» **Text passage**

╭──

He said to us that he was selling pets, but everyone I spoke to afterwards said it is for food, and therefore illegal.
We finally managed to organise JD's flight simulator visit today - a treat promised for his birthday back in March! He had been before, along with 50 other kids for a brief 15 minute "flight". But planes are JD's passion and he very much wants to be a pilot when he grows up.
I've been giving JD English/Maths work during the holiday (only 30-40 mins from me, compared to the daily 1-2 hours Chinese from the school!) but I try and make mine as interesting and fun as possible. We've worked out how much water is in the local swimming pool, the area of various pan lids and, for English, a project writing up the specs of various aircraft (JD's passion).
But today's homework was for JD to work out how to get to the Wanda Towers (a landmark shopping mall across the city) by public transport in time for a McDonalds lunch! He worked out the best route using my phone app (walk, underground, change trains, bus, walk) and then we went and tried it out. JD took the lead, using underground maps, bus timetables and asking locals for help where necessary. I just tagged along! We arrived 12.10pm - perfect.
We planned a different route back over an ice-cream and got back home two hours later. I am hoping JD might gradually pick up the bug for independent travel as I once did in my teens.
With the weather turning a little wetter and our limbs a bit sore from walking around town and climbing mountains, we've taken a couple of more relaxing days exploring our more immediate surroundings. We've been renting the house of a friend of mine, and her large neighbourhood boasts a play area for kids, basketball and tennis courts, an outdoor swimming pool, table tennis tables, a sand pit, streams and ponds. So JD has been learning to play ping-pong, digging tunnels and trying to catch some minnows, when he's not doing his daily homework!
We climbed a mountain yesterday morning to visit a Nunnery we had heard about. Sadly, after taking over an hour to get there, the coffee bar, cactus displays and gift shop detracted from any authentic religious interest and we left quickly.
We did have a nice vegetarian lunch at the nearby GanTong Temple (though twice the price of the Temple in Kunming where we sometimes eat).
Afterwards, we took a cable car further up the mountain and enjoyed some exploring of the ponds and cliffs there. After taking a tuk-tuk home we treated ourselves to a KFC delivery! Well, we had eaten veggie midday, and walked over 5km uphill!
We all took part in the (Bai and Yi minority) Torch Festival yesterday evening - bonfires and torches everywhere, a short firework display and people running around gleefully smearing ashes on strangers' faces! It was a really relaxed and fun event. We loved it.
JD got a lot of attention (foreign faces stand out), proudly holding his burning torch, and got more and more blackened as the evening progressed. Afterwards we got a lift home for well-earned showers.
Jiajia, JD and I are off to Dali today. It used to take some eight hours to get there by sleeper train, but now this beast can do in two. We are having a fortnight away - our first trip outside Kunming for three years - and JD is keen to relive his last visit here when he and I went horse-riding, cruising on the lake, cable-car up the mountain etc. We are staying in a friend's house while she is away on her holidays, so we can spread out and have a comfortable base to explore from.

╰──

(Entries drawn from a collection)
╭──

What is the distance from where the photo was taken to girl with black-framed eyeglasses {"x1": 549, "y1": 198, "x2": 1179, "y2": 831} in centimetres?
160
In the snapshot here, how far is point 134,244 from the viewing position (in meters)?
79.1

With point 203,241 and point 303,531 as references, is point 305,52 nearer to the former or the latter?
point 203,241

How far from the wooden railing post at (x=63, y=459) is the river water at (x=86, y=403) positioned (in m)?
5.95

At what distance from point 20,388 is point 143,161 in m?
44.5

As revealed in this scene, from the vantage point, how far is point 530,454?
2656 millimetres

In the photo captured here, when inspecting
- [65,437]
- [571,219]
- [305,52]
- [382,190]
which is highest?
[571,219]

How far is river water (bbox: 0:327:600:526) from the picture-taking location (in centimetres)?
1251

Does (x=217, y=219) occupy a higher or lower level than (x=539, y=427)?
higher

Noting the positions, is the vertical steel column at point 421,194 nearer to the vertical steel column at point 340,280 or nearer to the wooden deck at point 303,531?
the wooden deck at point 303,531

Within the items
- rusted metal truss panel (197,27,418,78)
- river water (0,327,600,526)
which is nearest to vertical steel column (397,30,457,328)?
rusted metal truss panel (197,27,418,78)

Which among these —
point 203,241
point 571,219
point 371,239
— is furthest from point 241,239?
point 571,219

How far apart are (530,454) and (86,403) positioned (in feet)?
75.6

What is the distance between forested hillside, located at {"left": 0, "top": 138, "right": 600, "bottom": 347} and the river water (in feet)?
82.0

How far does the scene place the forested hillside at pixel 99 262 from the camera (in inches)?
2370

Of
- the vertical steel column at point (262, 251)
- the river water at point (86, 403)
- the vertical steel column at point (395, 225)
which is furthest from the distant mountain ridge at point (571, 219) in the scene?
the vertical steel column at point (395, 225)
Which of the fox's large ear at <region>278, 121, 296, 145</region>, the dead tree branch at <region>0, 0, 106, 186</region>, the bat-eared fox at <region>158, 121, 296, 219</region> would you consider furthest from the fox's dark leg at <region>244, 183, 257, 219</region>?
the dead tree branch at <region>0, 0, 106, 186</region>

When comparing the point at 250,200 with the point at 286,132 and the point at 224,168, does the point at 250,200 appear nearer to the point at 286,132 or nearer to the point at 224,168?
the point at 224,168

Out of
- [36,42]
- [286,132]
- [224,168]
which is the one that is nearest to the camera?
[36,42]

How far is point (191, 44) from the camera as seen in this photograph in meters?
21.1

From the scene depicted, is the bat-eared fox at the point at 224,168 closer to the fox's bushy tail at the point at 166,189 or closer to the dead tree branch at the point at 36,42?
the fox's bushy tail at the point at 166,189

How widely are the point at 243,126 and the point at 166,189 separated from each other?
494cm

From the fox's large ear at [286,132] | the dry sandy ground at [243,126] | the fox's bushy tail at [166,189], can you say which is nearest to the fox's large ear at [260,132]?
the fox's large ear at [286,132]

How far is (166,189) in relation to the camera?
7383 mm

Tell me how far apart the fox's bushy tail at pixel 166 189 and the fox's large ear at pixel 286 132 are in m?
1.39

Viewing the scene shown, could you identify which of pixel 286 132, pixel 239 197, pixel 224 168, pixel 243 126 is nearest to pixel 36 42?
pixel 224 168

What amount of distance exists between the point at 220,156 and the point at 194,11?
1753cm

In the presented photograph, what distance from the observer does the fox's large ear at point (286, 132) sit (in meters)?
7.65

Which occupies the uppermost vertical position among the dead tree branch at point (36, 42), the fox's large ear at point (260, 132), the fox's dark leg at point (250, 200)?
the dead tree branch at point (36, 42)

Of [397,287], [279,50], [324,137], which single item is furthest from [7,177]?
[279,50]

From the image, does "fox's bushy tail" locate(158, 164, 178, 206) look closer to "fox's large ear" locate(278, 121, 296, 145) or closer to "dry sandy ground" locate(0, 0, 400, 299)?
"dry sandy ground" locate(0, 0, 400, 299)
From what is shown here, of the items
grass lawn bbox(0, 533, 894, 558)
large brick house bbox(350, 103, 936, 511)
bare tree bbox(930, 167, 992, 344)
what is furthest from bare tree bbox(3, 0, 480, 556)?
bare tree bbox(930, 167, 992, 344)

╰──

» **Aim of the task**
Reproduce the travel journal word for word, starting at "But today's homework" and ending at "in my teens.". These entries are separate material, unrelated to the text.

» **The solution**
But today's homework was for JD to work out how to get to the Wanda Towers (a landmark shopping mall across the city) by public transport in time for a McDonalds lunch! He worked out the best route using my phone app (walk, underground, change trains, bus, walk) and then we went and tried it out. JD took the lead, using underground maps, bus timetables and asking locals for help where necessary. I just tagged along! We arrived 12.10pm - perfect.
We planned a different route back over an ice-cream and got back home two hours later. I am hoping JD might gradually pick up the bug for independent travel as I once did in my teens.